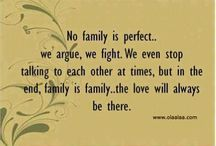 Family is family / Quotes and funnies about all things family❤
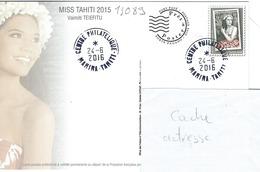 13089  MISS TAHITI 2015  - TAHITI - POLYNÉSIE FRANÇAISE - Lettres & Documents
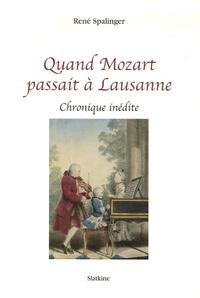 Accentsonline.fr Quand Mozart passait à Lausanne - Chronique inédite Image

> Directions:
Output the data above in full. Skip every picture.

> Answer to the problem:
 Family is family / Quotes and funnies about all things family❤
 13089  MISS TAHITI 2015  - TAHITI - POLYNÉSIE FRANÇAISE - Lettres & Documents
 Accentsonline.fr Quand Mozart passait à Lausanne - Chronique inédite Image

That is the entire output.